TEXT SEGMENT
◇ ◇ ◇ ◇ ◇ ◇ ◇
The entrances to these cellars are closed by iron gateways, and on the skirts of the vineyards we come upon whole rows of them picturesquely overgrown with ivy.

Early in the last century the wine vintaged in the Clos St. Pierre, belonging to an abbey of this name at Châlons, acquired a high reputation through the care bestowed upon it by Brother Jean Oudart, whose renown almost rivalled that of Dom Perignon himself, and to-day the Pierry vineyards, producing exclusively black grapes, hold a high rank among the second-class crûs of the Marne.

Crossing the Sourdon, a little stream which, bubbling up in the midst of huge rocks in the forest of Epernay, rushes down the hills and mingles its waters with that of the Cubry, we soon reach Moussy, where the vineyards, spite of their long pedigree and southern aspect, also rank as a second crû. Still skirting the vine-clad slopes we come to Vinay, noted for an ancient grotto—the comfortless abode of some rheumatic anchorite—and a pretended miraculous spring to which fever-stricken pilgrims to-day credulously resort. The water may possibly merit its renown, but the wine here produced is very inferior, due no doubt to the class of vines, the meunier being the leading variety cultivated. At Ablois St. Martin, picturesquely perched partway up a slope in the midst of hills covered with vines and crowned with forest trees, the Côte d’Epernay ends, and the produce becomes of a choicer character.

The Côte d’Avize lies to the south-east, so that we have to retrace our steps to Pierry and follow the road which there branches off, leaving the vineyards of Chavot, Monthelon, and Grauves, of no particular note, on our right hand. We pass through Cuis, where the slopes, planted with both black and white varieties of vines, are extremely abrupt, and eventually reach Cramant, one of the grand premiers crûs of the Champagne. From the vineyards around this picturesque little village, and extending along the somewhat precipitous Côte de Saran—a prominent object on which is M. Moët’s handsome château—there is vintaged a wine from white grapes especially remarkable for lightness and delicacy and the richness of its bouquet, and an admixture of which is essential to every first-class champagne cuvée.
◇ ◇ ◇ ◇ ◇ ◇ ◇
Rows of spatial question data:
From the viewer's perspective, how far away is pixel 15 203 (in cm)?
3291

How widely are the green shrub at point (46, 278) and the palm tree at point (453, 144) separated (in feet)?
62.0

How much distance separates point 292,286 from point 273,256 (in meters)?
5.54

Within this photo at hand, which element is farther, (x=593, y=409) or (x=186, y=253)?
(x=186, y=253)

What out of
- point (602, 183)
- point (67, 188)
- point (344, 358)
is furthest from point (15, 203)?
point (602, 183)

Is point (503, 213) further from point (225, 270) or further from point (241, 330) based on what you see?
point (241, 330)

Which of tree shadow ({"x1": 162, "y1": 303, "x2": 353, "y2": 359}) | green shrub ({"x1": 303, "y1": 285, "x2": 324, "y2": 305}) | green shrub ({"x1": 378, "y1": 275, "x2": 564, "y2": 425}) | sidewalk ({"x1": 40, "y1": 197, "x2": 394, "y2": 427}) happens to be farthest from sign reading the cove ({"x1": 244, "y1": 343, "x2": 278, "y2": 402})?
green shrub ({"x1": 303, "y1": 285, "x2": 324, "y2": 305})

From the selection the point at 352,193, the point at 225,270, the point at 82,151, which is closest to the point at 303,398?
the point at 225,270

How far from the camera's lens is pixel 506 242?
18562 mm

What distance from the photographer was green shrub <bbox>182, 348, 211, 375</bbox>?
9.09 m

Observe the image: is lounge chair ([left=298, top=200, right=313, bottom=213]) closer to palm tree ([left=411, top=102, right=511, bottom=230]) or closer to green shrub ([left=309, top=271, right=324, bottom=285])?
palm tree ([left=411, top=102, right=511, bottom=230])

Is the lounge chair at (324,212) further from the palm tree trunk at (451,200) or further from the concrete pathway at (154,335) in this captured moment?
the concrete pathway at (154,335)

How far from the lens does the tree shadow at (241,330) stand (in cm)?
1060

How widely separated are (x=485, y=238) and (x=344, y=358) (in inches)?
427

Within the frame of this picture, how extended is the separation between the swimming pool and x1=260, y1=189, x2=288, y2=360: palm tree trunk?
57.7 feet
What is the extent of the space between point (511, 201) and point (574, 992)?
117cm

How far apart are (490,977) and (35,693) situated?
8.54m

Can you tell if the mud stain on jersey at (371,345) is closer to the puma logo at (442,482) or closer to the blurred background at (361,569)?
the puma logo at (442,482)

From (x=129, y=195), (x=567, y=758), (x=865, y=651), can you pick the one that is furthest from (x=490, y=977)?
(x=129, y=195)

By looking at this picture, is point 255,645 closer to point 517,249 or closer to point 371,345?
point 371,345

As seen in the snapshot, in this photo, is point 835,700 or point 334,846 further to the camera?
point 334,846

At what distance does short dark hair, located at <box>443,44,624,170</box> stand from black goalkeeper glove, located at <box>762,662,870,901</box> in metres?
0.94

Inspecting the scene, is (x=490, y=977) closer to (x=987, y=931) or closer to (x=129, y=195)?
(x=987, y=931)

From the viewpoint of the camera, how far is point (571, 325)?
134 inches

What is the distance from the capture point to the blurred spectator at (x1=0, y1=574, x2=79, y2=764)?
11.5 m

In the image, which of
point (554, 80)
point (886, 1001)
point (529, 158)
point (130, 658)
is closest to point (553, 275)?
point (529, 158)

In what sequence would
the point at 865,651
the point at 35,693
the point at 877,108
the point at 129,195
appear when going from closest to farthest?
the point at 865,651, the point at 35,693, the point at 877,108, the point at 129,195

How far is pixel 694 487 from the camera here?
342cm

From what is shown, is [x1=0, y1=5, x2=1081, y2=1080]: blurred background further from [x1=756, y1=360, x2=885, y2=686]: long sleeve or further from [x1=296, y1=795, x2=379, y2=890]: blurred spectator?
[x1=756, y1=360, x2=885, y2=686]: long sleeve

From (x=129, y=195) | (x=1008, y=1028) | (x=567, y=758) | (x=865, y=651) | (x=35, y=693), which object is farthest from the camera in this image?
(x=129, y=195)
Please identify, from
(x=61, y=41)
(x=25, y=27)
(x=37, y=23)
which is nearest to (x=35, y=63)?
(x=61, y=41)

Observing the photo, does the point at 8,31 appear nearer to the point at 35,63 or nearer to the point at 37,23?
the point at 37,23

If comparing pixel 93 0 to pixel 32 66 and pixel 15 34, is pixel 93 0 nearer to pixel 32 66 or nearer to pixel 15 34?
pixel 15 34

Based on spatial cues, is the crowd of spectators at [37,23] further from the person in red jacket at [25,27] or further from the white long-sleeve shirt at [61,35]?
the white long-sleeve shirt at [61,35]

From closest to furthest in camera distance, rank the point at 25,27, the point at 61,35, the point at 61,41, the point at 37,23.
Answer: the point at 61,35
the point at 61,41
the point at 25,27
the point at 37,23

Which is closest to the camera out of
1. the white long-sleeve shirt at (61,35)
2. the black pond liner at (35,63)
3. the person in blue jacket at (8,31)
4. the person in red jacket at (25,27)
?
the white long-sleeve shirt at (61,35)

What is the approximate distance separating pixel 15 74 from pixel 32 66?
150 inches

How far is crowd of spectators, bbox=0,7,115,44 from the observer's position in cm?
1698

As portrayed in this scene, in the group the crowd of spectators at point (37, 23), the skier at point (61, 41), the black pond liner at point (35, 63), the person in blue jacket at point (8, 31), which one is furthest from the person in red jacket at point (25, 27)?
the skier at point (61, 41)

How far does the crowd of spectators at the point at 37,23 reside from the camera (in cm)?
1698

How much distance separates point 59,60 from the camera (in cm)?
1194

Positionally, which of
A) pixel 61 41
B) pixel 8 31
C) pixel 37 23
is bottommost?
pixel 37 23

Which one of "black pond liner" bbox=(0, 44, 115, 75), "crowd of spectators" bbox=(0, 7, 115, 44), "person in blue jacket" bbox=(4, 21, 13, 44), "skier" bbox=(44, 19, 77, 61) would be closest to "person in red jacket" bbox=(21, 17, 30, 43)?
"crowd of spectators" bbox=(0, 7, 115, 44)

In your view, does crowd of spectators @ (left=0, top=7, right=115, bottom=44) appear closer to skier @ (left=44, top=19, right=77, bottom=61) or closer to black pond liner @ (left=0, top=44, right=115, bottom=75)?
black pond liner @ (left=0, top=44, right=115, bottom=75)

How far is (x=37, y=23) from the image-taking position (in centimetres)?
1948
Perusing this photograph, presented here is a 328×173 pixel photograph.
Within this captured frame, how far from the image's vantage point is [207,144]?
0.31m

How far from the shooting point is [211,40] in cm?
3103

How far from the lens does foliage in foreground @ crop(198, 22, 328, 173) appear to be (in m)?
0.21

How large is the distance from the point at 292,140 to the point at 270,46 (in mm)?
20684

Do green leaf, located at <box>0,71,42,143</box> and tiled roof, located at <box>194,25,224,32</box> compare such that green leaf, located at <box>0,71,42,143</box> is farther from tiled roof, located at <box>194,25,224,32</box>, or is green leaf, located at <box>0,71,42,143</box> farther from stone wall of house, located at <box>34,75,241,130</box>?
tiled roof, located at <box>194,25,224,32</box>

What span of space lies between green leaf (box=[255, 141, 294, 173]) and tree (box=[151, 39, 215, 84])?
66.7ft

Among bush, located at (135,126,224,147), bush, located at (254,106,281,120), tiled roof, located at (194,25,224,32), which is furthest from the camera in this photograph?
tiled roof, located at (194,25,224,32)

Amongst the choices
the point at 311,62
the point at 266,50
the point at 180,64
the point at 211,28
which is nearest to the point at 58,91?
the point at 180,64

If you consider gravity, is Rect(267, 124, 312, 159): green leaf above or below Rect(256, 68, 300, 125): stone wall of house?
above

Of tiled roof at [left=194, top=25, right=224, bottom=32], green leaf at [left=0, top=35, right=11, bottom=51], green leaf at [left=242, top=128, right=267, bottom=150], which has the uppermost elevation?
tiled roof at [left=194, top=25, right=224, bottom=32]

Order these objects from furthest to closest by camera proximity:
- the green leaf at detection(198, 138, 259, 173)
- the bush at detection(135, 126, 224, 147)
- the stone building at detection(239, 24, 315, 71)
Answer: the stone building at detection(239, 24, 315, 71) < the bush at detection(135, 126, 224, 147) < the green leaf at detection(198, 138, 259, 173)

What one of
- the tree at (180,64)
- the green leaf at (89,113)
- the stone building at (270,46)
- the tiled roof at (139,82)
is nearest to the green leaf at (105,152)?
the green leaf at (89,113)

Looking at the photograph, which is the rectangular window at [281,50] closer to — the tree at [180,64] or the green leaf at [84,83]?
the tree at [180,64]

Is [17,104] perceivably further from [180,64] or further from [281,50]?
◇ ◇ ◇ ◇ ◇ ◇ ◇
REQUIRED TASK
Continue the passage on the Champagne vineyards from the point where it stops.

ANSWER TO THIS PROBLEM
From Cramant the road runs direct to Avize, a large thriving

village, lying at the foot of vineyard slopes, where numerous champagne firms have established themselves. Its prosperity dates from the commencement of the last century, when the Count de Lhery cleared away the remains of its ancient ramparts, filled up the moat, and planted the ground with vines, the produce of which was found admirably suited for the sparkling wines then coming into vogue. To-day the light delicate wine of Avize is classed, like that of Cramant, as a premier crû. It is the same with the wine of Oger, lying a little to the south, while the neighbouring growths of Le Mesnil hold a slightly inferior rank. The latter village and its grey Gothic church lie under the hill in the midst of vines that almost climb the forest-crowned summit. The stony soil hereabouts is said to be better adapted to the cultivation of white than of black grapes, besides which the wines of Le Mesnil are remarkable for their effervescent properties.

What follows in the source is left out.